> [What is being asked]: The records that follow are to be repeated without alteration.

Spatial question entries:
++++++++
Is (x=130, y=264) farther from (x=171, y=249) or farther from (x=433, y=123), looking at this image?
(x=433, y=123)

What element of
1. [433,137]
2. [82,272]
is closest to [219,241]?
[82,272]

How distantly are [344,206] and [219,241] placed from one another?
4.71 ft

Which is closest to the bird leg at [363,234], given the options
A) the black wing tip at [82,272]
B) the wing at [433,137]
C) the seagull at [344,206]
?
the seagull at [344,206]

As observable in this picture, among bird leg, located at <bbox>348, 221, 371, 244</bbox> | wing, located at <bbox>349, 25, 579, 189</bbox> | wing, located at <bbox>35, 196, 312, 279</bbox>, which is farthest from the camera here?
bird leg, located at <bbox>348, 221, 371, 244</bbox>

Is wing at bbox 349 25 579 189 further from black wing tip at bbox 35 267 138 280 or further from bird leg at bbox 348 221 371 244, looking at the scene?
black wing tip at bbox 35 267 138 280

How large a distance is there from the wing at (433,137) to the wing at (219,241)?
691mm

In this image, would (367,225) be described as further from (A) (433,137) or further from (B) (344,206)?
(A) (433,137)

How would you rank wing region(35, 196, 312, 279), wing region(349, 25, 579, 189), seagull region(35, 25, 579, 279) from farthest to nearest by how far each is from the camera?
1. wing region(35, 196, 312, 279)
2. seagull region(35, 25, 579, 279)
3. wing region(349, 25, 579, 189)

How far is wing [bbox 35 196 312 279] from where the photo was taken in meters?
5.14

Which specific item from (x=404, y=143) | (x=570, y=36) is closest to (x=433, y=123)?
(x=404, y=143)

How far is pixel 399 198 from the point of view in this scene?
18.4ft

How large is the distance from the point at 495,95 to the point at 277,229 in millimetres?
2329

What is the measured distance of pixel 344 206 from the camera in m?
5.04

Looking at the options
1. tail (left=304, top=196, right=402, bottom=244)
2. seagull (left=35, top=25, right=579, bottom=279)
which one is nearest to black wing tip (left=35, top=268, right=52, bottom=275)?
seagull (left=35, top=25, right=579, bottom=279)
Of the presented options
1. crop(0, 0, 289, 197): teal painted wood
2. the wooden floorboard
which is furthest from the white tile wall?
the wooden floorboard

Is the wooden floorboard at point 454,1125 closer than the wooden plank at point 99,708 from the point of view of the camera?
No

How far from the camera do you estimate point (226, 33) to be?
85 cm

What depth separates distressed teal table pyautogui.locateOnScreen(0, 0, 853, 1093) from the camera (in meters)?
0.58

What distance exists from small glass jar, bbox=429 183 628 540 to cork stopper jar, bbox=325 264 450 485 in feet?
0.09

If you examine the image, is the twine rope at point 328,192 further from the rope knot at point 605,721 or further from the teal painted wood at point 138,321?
++++++++
> [The output]:
Is (x=130, y=264) farther from (x=171, y=249) or farther from (x=433, y=123), looking at this image?
(x=433, y=123)

What element of
1. [433,137]
2. [82,272]
is closest to [219,241]?
[82,272]

How distantly are [344,206] and [219,241] placed from one another?
4.71 ft

Which is closest to the bird leg at [363,234], given the options
A) the black wing tip at [82,272]
B) the wing at [433,137]
C) the seagull at [344,206]
?
the seagull at [344,206]

As observable in this picture, among bird leg, located at <bbox>348, 221, 371, 244</bbox> | wing, located at <bbox>349, 25, 579, 189</bbox> | wing, located at <bbox>35, 196, 312, 279</bbox>, which is farthest from the camera here?
bird leg, located at <bbox>348, 221, 371, 244</bbox>

Is wing at bbox 349 25 579 189 further from black wing tip at bbox 35 267 138 280 or further from bird leg at bbox 348 221 371 244, looking at the scene?
black wing tip at bbox 35 267 138 280

How large a distance is there from the wing at (433,137) to the wing at (219,241)?
691mm

In this image, would (367,225) be described as further from (A) (433,137) or further from (B) (344,206)?
(A) (433,137)

How would you rank wing region(35, 196, 312, 279), wing region(349, 25, 579, 189), seagull region(35, 25, 579, 279) from farthest to nearest by how far each is from the camera?
1. wing region(35, 196, 312, 279)
2. seagull region(35, 25, 579, 279)
3. wing region(349, 25, 579, 189)

How far is wing [bbox 35 196 312 279] from where the photo was taken in meters?
5.14

Which specific item from (x=404, y=143) | (x=570, y=36) is closest to (x=433, y=123)?
(x=404, y=143)

How far is pixel 399 198 from the point of view in this scene?
18.4ft

How large is the distance from the point at 495,95 to the point at 277,229 in millimetres?
2329

What is the measured distance of pixel 344 206 from the camera in m?
5.04

Looking at the options
1. tail (left=304, top=196, right=402, bottom=244)
2. seagull (left=35, top=25, right=579, bottom=279)
which one is nearest to black wing tip (left=35, top=268, right=52, bottom=275)?
seagull (left=35, top=25, right=579, bottom=279)
Of the presented options
1. crop(0, 0, 289, 197): teal painted wood
2. the wooden floorboard
which is furthest from the white tile wall?
the wooden floorboard

Is the wooden floorboard at point 454,1125 closer than the wooden plank at point 99,708 from the point of view of the camera?
No

How far from the camera do you estimate point (226, 33) to be?
85 cm

What depth separates distressed teal table pyautogui.locateOnScreen(0, 0, 853, 1093) from the camera (in meters)?
0.58

What distance exists from small glass jar, bbox=429 183 628 540 to cork stopper jar, bbox=325 264 450 485 in feet?
0.09

If you examine the image, is the twine rope at point 328,192 further from the rope knot at point 605,721 or further from the teal painted wood at point 138,321?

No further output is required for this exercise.